▶ [REQUIRED ACTION 1]:
According to the roasted coffee industry profile, why do traders play an important role in the U.S. coffee industry? Answer in one to three sentences.
▶ [REQUIRED ACTION 2]:
For each statement, say yes or no to whether it agrees with the roasted coffee industry profile, and quote the words that decide it: (a) In 2001, more than half of adults drank coffee every day. (b) Daily per capita coffee consumption in 1991 was higher than the level reached in 1962. (c) The National Coffee Association is dominated by traders.
▶ [REQUIRED ACTION 3]:
Output the part of the roasted coffee industry profile starting with "In 2001, the" and going on through "of environmental groups.", word for word.

▶ [SELECTED EXTRACT]:
────────────────

SIC 2095
ROASTED COFFEE



This category covers establishments primarily engaged in roasting coffee and in manufacturing coffee concentrates and extracts in powdered, liquid, or frozen form, including freeze-dried. Coffee roasting by wholesale grocers is covered in SIC 5149: Groceries and Related Products, Not Elsewhere Classified.

NAICS Code(s)

311920 (Coffee and Tea Manufacturing)

Industry Snapshot

Beginning in the early 1990s, small and large coffee roasters enjoyed strong markets. Coffee consumption also was brisk, with coffee shops maintaining their presence throughout the country. Thus companies like Star-bucks achieved positive growth and other players entered the specialty coffee market. For example, in the mid-1990s, Procter & Gamble acquired Millstone Coffee, a privately held firm that roasts and distributes gourmet, whole-bean coffee products to supermarkets.

Coffee has not always enjoyed its recent level of popularity. Between 1970 and 1980, U.S. per capita consumption of coffee in gallons had dropped from 33.4 to 26.7, although it held steady at that approximate rate throughout the 1980s. At an estimated 1.75 cups, daily per capita consumption of coffee in 1991 was a far cry from that of the all-time high of 3.1 cups reached in 1962. The advent of specialty coffees seemed to signal a turnaround in the coffee industry. Having in past decades exported a taste for instant coffee, the United States began importing a demand for specialty coffees. By the early 2000s, both daily and occasional consumption of specialty coffee was increasing, according to the Specialty Coffee Association of America (SCAA). However, while specialty coffees were a high-growth segment of the industry during the 1990s and early 2000s, Fortune reported that per capita consumption of the instant and regular types of coffee sold by leading packaged goods companies like Kraft decreased—even though these firms were making record profits from the sale of coffee, masking the slip in consumption.

In 2001, the SCAA reported that 52 percent of adults were daily coffee drinkers. Some 13 percent of adults were specialty coffee drinkers. Although weak economic conditions in 2002 were likely to affect expansion, coffeehouses continued to experience growth in the early 2000s, with more than 25 percent indicating plans in 2001 to add locations.

By early 2003, the fate of the world's coffee growers arguably was the most pressing and widely discussed coffee-related issue, both within and outside the industry. Prices continued to fall, and many farmers were becoming impoverished as production costs exceeded earnings. This situation was widely covered in leading newspapers and magazines and was a major agenda item for a number of environmental groups.

Organization and Structure

Due to a climate that cannot support coffee trees in areas other than Hawaii and Puerto Rico, U. S. production of coffee beans has been negligible. Instead the United States has become the largest importer of the beans, purchased from producing nations through traders. For this reason traders play an important role in the U.S. coffee industry, albeit one constrained by their obligation to serve the requirements of roasters. Thus the National Coffee Association (NCA), formed in the early 1970s, is dominated by the roasters.

Processing of coffee beans is performed by manufacturers that roast the beans for packaging. Also, roasters often further process the beans to be sold for brewing and instant coffee. At least until the mid-1980s, coffee produced in the United States was thought to be inferior to that of other countries. Some industry observers attributed this to the dominance of multinational conglomerates within the industry, which were preoccupied with profits and quantity instead of quality processing.

────────────────

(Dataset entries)
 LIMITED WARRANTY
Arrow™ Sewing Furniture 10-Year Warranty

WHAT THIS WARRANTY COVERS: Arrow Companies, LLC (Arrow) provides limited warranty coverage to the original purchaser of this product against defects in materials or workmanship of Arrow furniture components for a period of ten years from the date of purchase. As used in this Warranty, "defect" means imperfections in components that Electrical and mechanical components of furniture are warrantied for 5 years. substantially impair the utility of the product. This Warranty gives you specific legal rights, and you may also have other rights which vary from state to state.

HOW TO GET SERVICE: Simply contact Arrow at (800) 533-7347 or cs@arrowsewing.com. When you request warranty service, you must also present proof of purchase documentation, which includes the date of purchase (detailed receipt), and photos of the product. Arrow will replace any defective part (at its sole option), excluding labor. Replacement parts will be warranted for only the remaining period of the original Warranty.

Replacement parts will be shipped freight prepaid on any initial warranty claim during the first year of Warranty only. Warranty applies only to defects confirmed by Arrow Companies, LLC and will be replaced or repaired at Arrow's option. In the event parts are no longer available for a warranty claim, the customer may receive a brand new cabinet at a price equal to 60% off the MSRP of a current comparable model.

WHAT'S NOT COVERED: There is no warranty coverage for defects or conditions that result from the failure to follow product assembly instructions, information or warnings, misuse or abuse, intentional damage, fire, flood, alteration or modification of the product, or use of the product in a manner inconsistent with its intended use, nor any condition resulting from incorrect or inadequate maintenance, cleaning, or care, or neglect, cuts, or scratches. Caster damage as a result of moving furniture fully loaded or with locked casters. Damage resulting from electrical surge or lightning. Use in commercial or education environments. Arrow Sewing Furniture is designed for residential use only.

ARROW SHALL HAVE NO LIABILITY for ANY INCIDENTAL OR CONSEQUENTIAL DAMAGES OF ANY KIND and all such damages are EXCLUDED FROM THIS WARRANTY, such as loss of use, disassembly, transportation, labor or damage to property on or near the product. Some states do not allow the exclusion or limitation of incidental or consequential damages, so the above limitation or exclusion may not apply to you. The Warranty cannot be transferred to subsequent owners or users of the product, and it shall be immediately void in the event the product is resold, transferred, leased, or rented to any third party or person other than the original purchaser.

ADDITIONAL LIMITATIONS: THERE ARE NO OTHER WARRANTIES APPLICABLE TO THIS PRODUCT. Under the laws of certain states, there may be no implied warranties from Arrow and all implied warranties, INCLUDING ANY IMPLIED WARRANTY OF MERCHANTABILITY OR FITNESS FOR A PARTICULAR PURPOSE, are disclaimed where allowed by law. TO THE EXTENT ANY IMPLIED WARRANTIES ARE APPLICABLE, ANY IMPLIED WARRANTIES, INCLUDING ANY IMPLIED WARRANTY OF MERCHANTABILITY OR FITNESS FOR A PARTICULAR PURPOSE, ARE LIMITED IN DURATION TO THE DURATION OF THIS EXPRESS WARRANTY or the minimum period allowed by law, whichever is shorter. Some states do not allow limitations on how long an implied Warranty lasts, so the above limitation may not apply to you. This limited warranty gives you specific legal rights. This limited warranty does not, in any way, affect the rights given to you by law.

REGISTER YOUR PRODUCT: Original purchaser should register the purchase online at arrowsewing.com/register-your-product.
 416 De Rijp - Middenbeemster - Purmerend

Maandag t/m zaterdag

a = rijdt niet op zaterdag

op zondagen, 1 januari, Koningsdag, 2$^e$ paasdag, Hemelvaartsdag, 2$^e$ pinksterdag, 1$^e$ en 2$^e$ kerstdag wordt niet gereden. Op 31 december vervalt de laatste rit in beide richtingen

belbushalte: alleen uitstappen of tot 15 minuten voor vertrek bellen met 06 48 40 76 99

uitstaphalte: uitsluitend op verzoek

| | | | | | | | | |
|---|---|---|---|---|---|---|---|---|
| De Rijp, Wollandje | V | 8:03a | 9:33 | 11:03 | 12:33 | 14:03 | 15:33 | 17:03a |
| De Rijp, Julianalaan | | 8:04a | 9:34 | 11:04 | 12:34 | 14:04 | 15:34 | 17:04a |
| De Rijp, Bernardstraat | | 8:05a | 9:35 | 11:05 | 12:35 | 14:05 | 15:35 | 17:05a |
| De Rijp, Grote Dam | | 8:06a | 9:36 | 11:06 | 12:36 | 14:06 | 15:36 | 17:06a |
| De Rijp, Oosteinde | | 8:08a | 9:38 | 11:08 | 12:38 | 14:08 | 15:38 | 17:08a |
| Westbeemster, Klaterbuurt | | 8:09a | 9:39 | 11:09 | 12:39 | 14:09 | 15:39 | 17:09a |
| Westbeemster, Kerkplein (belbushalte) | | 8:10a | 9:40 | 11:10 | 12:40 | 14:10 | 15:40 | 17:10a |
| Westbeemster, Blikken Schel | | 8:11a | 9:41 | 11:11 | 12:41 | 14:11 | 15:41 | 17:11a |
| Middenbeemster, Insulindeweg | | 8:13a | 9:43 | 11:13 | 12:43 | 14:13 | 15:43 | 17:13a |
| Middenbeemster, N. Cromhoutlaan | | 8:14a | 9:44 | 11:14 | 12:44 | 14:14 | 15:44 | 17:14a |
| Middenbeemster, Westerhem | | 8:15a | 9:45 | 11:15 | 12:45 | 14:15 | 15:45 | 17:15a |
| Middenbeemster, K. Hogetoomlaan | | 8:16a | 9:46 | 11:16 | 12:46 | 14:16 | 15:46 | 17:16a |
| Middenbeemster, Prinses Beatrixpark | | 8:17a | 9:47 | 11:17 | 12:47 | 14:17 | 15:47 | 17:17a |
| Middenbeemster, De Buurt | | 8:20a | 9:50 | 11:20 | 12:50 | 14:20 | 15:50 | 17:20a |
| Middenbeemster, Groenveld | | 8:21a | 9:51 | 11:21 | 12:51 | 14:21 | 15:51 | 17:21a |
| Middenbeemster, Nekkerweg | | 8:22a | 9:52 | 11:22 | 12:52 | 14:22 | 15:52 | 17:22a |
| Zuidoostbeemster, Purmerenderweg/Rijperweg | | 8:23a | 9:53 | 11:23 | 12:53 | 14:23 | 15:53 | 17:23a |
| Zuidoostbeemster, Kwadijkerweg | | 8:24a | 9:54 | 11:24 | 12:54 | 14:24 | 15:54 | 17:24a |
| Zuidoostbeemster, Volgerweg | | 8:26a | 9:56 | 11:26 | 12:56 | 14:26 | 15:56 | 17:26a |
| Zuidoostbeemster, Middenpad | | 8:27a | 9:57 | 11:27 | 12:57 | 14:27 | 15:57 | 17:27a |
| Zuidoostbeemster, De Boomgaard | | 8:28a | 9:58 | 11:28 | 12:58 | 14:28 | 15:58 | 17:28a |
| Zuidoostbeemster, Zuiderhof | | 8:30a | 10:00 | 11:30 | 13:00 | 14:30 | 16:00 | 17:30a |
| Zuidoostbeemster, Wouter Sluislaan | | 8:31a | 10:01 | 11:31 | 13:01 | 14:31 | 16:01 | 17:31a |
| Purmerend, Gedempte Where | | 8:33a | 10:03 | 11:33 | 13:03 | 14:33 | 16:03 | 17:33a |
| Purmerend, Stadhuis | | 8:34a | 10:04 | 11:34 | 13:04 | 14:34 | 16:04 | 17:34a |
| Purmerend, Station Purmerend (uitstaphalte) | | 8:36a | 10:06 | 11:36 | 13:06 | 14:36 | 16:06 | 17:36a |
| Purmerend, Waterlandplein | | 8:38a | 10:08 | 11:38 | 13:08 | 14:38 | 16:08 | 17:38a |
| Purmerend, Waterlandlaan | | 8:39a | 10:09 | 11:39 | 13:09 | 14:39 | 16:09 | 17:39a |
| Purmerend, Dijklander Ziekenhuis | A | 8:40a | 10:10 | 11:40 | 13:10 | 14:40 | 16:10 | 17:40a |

────────────────

▶ [EXERCISE SOLUTION 1]:
The climate in the United States cannot support coffee trees anywhere except Hawaii and Puerto Rico, so U.S. production of coffee beans has been negligible. The country instead imports the beans, buying them from producing nations through traders. That makes the United States the largest importer of coffee beans.

▶ [EXERCISE SOLUTION 2]:
(a) Yes: "52 percent of adults were daily coffee drinkers."
(b) No: "daily per capita consumption of coffee in 1991 was a far cry from that of the all-time high of 3.1 cups reached in 1962."
(c) No: "Thus the National Coffee Association (NCA), formed in the early 1970s, is dominated by the roasters."

▶ [EXERCISE SOLUTION 3]:
In 2001, the SCAA reported that 52 percent of adults were daily coffee drinkers. Some 13 percent of adults were specialty coffee drinkers. Although weak economic conditions in 2002 were likely to affect expansion, coffeehouses continued to experience growth in the early 2000s, with more than 25 percent indicating plans in 2001 to add locations.

By early 2003, the fate of the world's coffee growers arguably was the most pressing and widely discussed coffee-related issue, both within and outside the industry. Prices continued to fall, and many farmers were becoming impoverished as production costs exceeded earnings. This situation was widely covered in leading newspapers and magazines and was a major agenda item for a number of environmental groups.